# GSD Breeder in Ma/New England



## JRay (May 31, 2016)

we are looking for our first German Shepherd (working or sporting line) in the Mass/New England area. Tons of information out there, trying to narrow down who would be the right fit for our family (3 active boys). 

Any suggestions would be greatly appreciated.

Thanks so much!


----------



## ipopro (May 4, 2012)

JRay said:


> we are looking for our first German Shepherd (working or sporting line) in the Mass/New England area. Tons of information out there, trying to narrow down who would be the right fit for our family (3 active boys).
> 
> Any suggestions would be greatly appreciated.
> 
> Thanks so much!


I would suggest not limiting your search to only your area but that's just me, I want the best for us.

A lot more details would be helpful in offering suggestions, ie... experience, desires, budget, living space, available time/resources to give to a dog, who's decision yours or kids or wife/husband etc... This might help others to better understand what to suggest.


----------



## Jax08 (Feb 13, 2009)

There are a bunch of breeder recommendation threads from the last few weeks for the New England area. Alot depends on what you want in the dog and what lines you are interested in. Just browse down the list of threads in this section.


----------



## JRay (May 31, 2016)

Jax08 said:


> There are a bunch of breeder recommendation threads from the last few weeks for the New England area. Alot depends on what you want in the dog and what lines you are interested in. Just browse down the list of threads in this section.


Thank you for the response. I did see there were a few similar posts and was curious if anyone, who's been down this same path in the last few months or even last few years, has any experience to share (both negative and positive.) 

We would be open to breeders out of the area as well, but figured why not start somewhere in the greater NE area. 

What we would like: We would like to find either a German Sporting/Working line dog that will get along well both at home with the five of us, with extended family who have dogs as well or at the sports field with plenty of activity and strangers around.
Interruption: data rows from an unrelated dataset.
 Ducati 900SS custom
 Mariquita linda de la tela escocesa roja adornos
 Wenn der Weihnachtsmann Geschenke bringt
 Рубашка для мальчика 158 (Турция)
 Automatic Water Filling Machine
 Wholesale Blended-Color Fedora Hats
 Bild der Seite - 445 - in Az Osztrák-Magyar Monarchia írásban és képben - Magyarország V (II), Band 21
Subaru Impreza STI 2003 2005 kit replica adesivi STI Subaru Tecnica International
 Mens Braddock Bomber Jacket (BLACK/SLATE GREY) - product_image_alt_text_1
We have a large 1-acre plus yard so there's room to move. Primary concerns are temperament and health (elbows, hips, etc.) and while we will do some obedience training the intent is that this will be a family dog vs. show/trials. 
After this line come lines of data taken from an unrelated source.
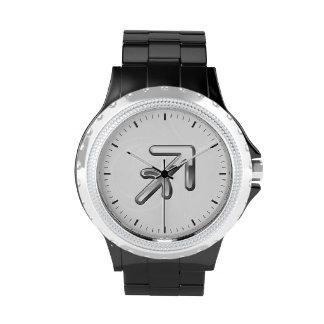 Sagittarius Zodiac Symbol - Cool Astrology Sign Wristwatch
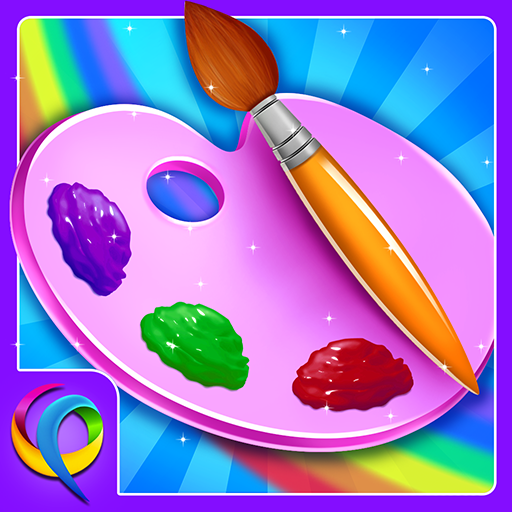 Coloring Book – Drawing Pages for Kids Mod apk download – Mod Apk 1.1.5 [Unlimited money] free for Android.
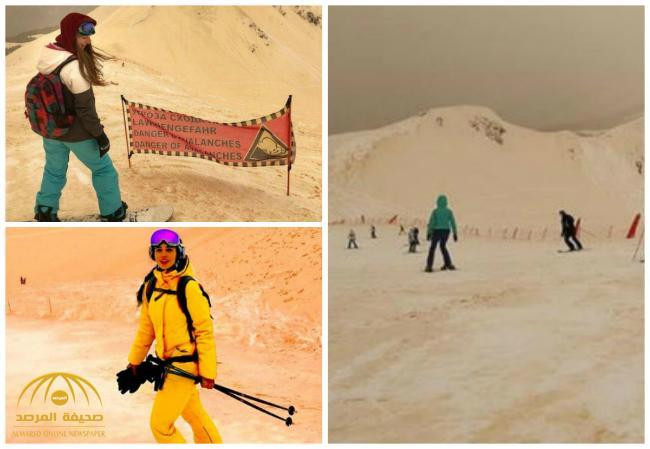 سر الثلوج البرتقالية التي ضربت بعض البلدان الأوروبية! – صور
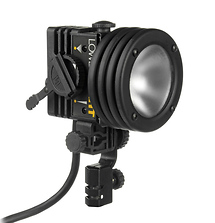 Lowel ID-Light 100 Watt Focus Flood Light with 4 Pin XLR Connector, Bulbs, Mounts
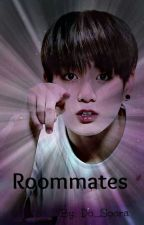 Roommates -Jungkook fanfiction- by Do_SooRa
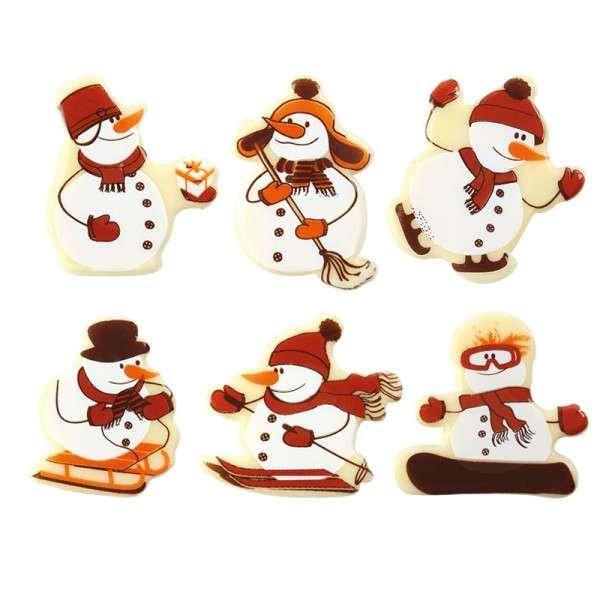 Schokoladen Schneemänner sortiert ,ca.40mm 120 Stck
Thank you again for the input in advance. :smile2:


----------



## John C. (Mar 6, 2013)

Given your parameters, I would at least take a look at Olympia kennels in New Hampshire. My current boy (who is now 2) came from them. He has a wonderful temperament and gets along well with both dogs and people. He is also a great family dog, although my kids are older and are only home sporadically. 

How old are your kids? GSD's can be pretty rambunctious and are big dogs (mine is a lean 95 pounds).

A couple of caveats - my guy does have skin allergies so we have to watch his diet. He is also not a dog I would recommend if you are interested in serious/competition obedience, as he does not possess the drive or focus of a working dog. That's not to say he's not smart or easy to train - just that you're not going to get the "glued at the hip" healing or lightning recalls you would get from a higher drive dog.

But if your primary goal is a solid family dog with a friendly demeanor and a stable temperament I think Olympia might be a good fit. (I have also met a number of other Olympia GSD's and found them all to have pretty similar temperaments to my guy, so I don't think he is an outlier).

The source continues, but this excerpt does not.